De acordo com Julio Bendegué, representante regional da FAO para a América Latina e Caribe a fome afeta 39,3 milhões de pessoas. "Não há razão material ou científica para justificar a fome. Nós completamos cinco anos sem progresso e três anos em retiro. Pedimos uma advertência aos governos e sociedades”, comenta. 

O representante regional destacou o caso da Colômbia, onde "a paz começa a pagar dividendos na erradicação da fome", referindo-se aos efeitos positivos dos acordos alcançados entre o governo e a guerrilha em 2016. No outro extremo, a Venezuela parece ser um dos países com maior número de pessoas sofrendo com a fome, ou seja, 3,7 milhões de pessoas, o que representa 11,7% de sua população. 

Desde 2014, Argentina, Bolívia e Venezuela aumentaram o número de pessoas subnutridas.
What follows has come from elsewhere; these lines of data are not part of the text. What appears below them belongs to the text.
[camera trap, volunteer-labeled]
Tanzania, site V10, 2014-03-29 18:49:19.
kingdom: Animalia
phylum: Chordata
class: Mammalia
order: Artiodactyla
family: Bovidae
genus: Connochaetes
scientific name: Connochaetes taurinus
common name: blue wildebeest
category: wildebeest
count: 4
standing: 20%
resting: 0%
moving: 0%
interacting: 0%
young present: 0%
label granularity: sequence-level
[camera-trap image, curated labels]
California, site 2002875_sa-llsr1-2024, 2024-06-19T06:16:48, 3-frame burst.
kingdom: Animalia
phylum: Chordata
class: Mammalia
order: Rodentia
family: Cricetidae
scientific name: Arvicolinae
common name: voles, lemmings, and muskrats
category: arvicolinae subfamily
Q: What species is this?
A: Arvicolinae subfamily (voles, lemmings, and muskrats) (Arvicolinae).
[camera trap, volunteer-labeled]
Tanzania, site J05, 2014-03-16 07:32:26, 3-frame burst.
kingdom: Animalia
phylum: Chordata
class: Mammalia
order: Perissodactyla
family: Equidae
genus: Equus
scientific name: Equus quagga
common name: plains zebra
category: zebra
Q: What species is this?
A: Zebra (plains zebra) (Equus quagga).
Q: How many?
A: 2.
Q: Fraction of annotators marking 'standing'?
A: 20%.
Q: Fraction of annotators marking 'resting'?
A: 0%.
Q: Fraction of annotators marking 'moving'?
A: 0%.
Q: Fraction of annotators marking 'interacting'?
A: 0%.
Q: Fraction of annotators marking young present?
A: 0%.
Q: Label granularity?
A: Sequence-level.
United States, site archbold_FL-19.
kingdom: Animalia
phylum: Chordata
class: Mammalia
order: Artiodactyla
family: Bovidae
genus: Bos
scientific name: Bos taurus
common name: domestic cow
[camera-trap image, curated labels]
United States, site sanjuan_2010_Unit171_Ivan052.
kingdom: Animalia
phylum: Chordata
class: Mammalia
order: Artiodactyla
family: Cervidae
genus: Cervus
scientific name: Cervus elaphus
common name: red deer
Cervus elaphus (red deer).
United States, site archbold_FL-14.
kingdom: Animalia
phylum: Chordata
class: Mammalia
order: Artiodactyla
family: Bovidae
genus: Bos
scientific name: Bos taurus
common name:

O maior surto ocorreu na Venezuela, com um aumento de 600.000 pessoas, apenas entre os triênios 2014-2016 e 2015-2017, revela o panorama. Outros países fortemente afetados pela fome são o Haiti, com cinco milhões de pessoas, o equivalente a 45,7% de sua população, e o México, com 4,8 milhões, representando 3,8% de sua população. Se o Haiti conseguir (reduzir a fome), todos os outros países podem", disse Berdegué.